• **Required work**:
A. According to the Kueue LeaderWorkerSet guide, which integration is the LeaderWorkerSet integration based on?
B. Continue the Kueue LeaderWorkerSet guide from the point where it stops.

━━━ Supplied text

Run LeaderWorkerSet

Run a LeaderWorkerSet as a Kueue-managed workload.

This page shows how to leverage Kueue’s scheduling and resource management capabilities when running LeaderWorkerSet.

We demonstrate how to support scheduling LeaderWorkerSets where a group of Pods constitutes a unit of admission represented by a Workload. This allows to scale-up and down LeaderWorkerSets group by group.

This integration is based on the Plain Pod Group integration.

This guide is for serving users that have a basic understanding of Kueue. For more information, see Kueue’s overview.

Before you begin

  1. Learn how to install Kueue with a custom manager configuration.

  2. Ensure that you have the leaderworkerset.x-k8s.io/leaderworkerset integration enabled, for example:

    apiVersion: config.kueue.x-k8s.io/v1beta1
    kind: Configuration
    integrations:
      frameworks:
       - "pod"
       - "leaderworkerset.x-k8s.io/leaderworkerset"
    

    Also, follow steps in Run Plain Pods to learn how to enable and configure the pod integration.

  3. Check Administer cluster quotas for details on the initial Kueue setup.

Running a LeaderWorkerSet admitted by Kueue

When running a LeaderWorkerSet on Kueue, take into consideration the following aspects:

a. Queue selection

The target local queue should be specified in the metadata.labels section of the LeaderWorkerSet configuration.

metadata:
   labels:
      kueue.x-k8s.io/queue-name: user-queue

b. Configure the resource needs

The resource needs of the workload can be configured in the spec.template.spec.containers.

spec:
   leaderWorkerTemplate:
      leaderTemplate:
         spec:
            containers:
               - resources:
                    requests:
                       cpu: "100m"
      workerTemplate:
         spec:
            containers:
               - resources:
                    requests:
                       cpu: "100m"

━━━━━━
━━━ Data provided

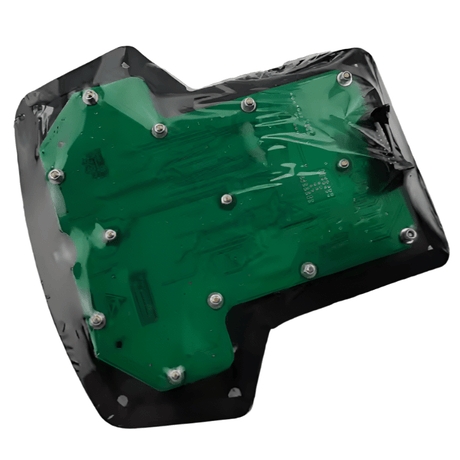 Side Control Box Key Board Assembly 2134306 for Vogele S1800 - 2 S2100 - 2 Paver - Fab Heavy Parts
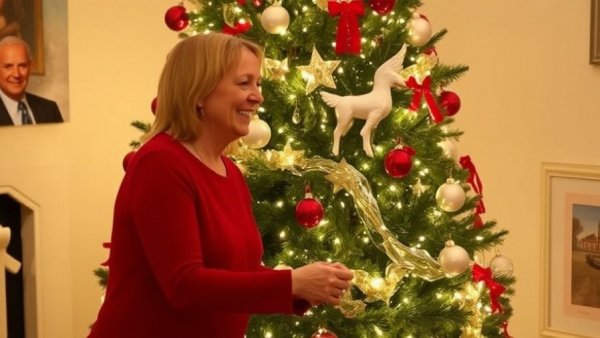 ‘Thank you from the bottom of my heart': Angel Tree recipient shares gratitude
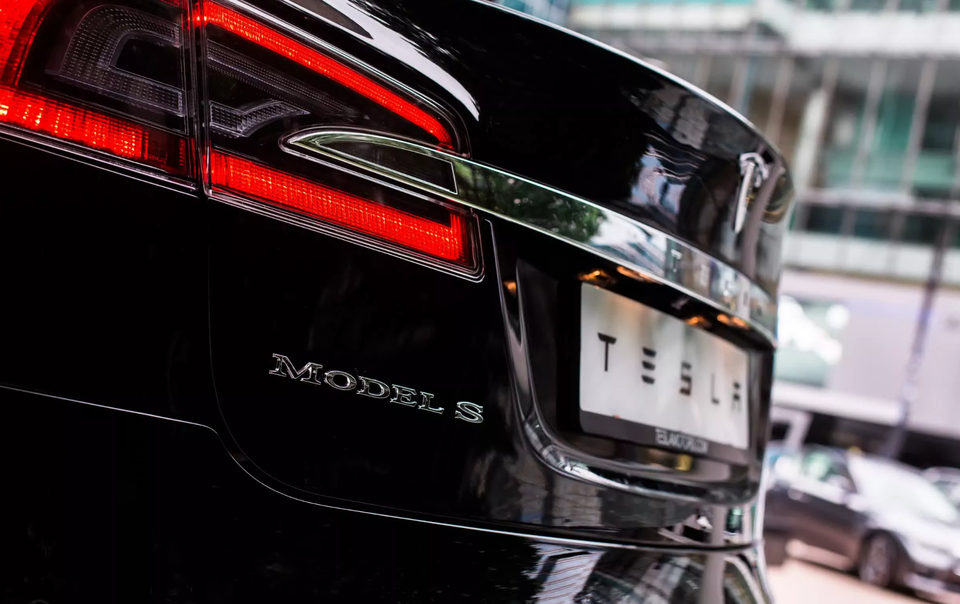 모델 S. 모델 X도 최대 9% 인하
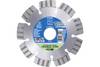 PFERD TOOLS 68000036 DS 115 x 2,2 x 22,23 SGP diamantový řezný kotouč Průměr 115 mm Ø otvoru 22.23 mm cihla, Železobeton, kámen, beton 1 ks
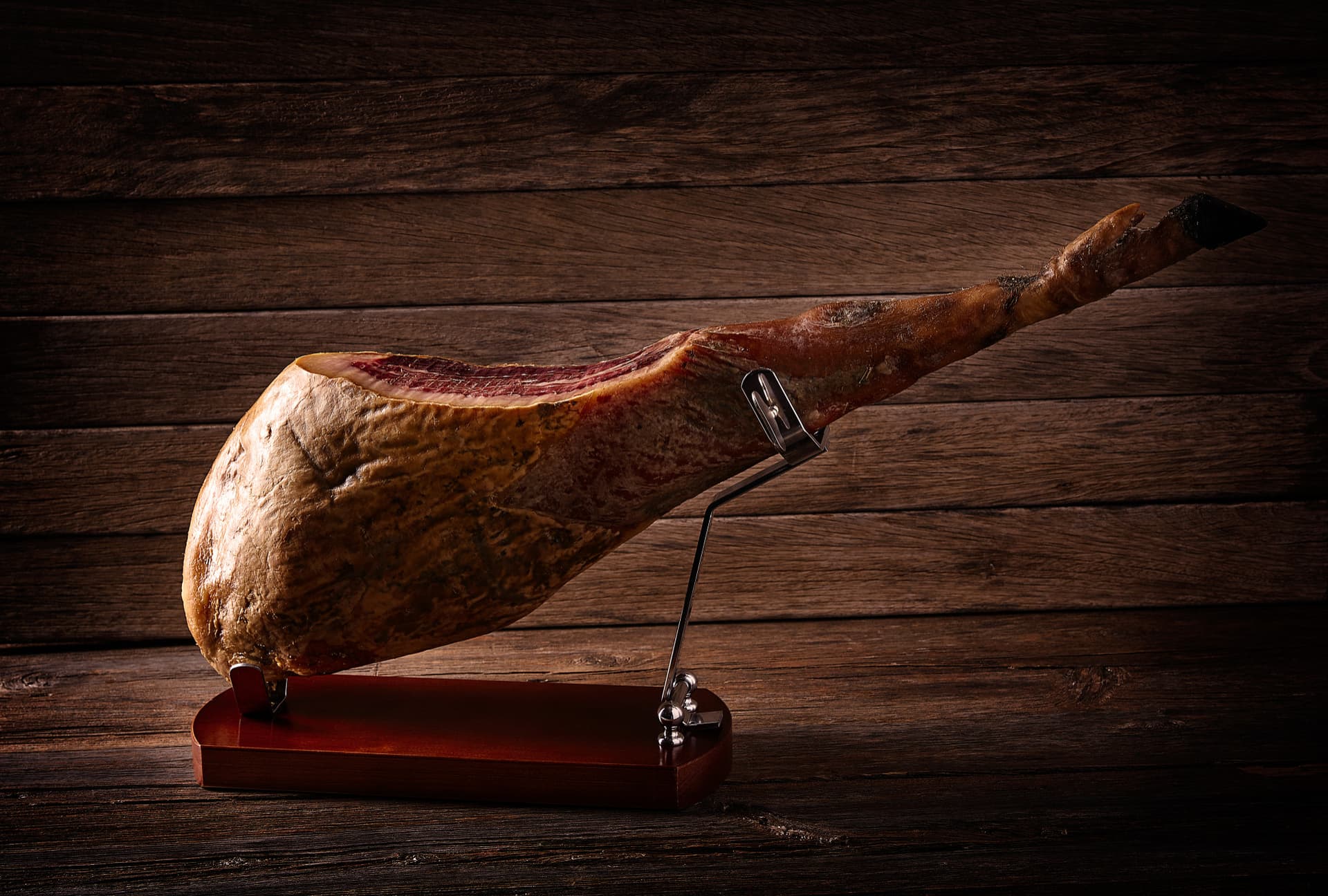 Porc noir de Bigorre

━━━━━━

• **Answer list**:
A. The Plain Pod Group integration.

B.
c. Scaling

You can perform scale up or scale down operations on a LeaderWorkerSet .spec.replicas.

The unit of scaling is a LWS group. By changing the number of replicas in the LWS you can create or delete entire groups of Pods. As a result of scale up the newly created group of Pods is suspended by a scheduling gate, until the corresponding Workload is admitted.

Example

Here is a sample LeaderWorkerSet:

apiVersion: leaderworkerset.x-k8s.io/v1
kind: LeaderWorkerSet
metadata:
  name: nginx-leaderworkerset
  labels:
    app: nginx
    kueue.x-k8s.io/queue-name: user-queue
spec:
  replicas: 2
  leaderWorkerTemplate:
    leaderTemplate:
      spec:
        containers:
          - name: nginx-leader
            image: registry.k8s.io/nginx-slim:0.27
            resources:
              requests:
                cpu: "100m"
            ports:
              - containerPort: 80
    size: 3
    workerTemplate:
      spec:
        containers:
          - name: nginx-worker
            image: registry.k8s.io/nginx-slim:0.27
            resources:
              requests:
                cpu: "200m"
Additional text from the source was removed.